In June 1969 Desmond Donnelly founded his own United Democratic Party which urged as its policies the abolition of the welfare state, the re—introduction of national service, capital punishment and flogging. At the June 1970 general election Donnelly and four other party candidates were all defeated, although he himself polled no fewer than 11,824 votes in Pembrokeshire, coming a good third in the constituency. Nicholas Edwards captured Pembrokeshire for the Conservative Party.
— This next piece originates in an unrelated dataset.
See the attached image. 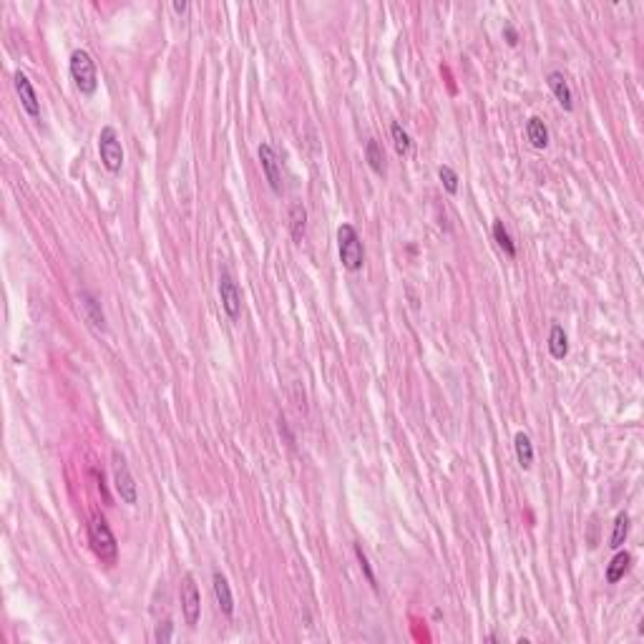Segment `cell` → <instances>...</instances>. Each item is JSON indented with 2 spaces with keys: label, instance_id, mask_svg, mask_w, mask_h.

In April of the following year, without warning his colleagues in the UDP, Donnelly himself joined the Conservative Party, explaining that the Conservative Party closely reflected his views on the reform of the law relating to trades unions and EEC entry, and he attended the Conservative Party conference that October as a delegate from the cities of London and Westminster. But he conspicuously failed to secure nomination as a party candidate in the Hove by—election in 1973 or as the party candidate for the Melton constituency in the general election of February 1974. He was chairman of ICPS Ltd, 1972—74 and managing director of Practical Europe Ltd., 1973—74. In the recession of 1973 and 1974, his companies struggled financially and this, together with his failure to get back into the House of Commons as a Conservative, caused serious depression. Severely clinically depressed, he committed suicide in a hotel bedroom at West Drayton near Heathrow Airport on 4 April 1974.
He married in 1947 Rosemary Taggart, daughter of William John Taggart MD of Belfast. They had one son and two daughters. Their constituency home was at Pant—y—Beudy near Goodwick in Pembrokeshire. Their London home was Flat 16, 88 Portland Place, London. Donnelly's personality was unfailingly colourful and vivacious, he enjoyed a full private life and was immensely knowledgeable about cricket. In politics he was the eternal maverick, something of the proverbial ‘rogue elephant’, capable of quite excessive enthusiasms and gripping oratorical flights of fancy. He had published extensively, including a number of monographs; he had also travelled widely and had a wide circle of international friends and acquaintances. Donnelly was noted for moving from the left to the right wing and for his resistance to following party lines (he was a member of four different political parties during the course of his career, and moved between parties on five occasions).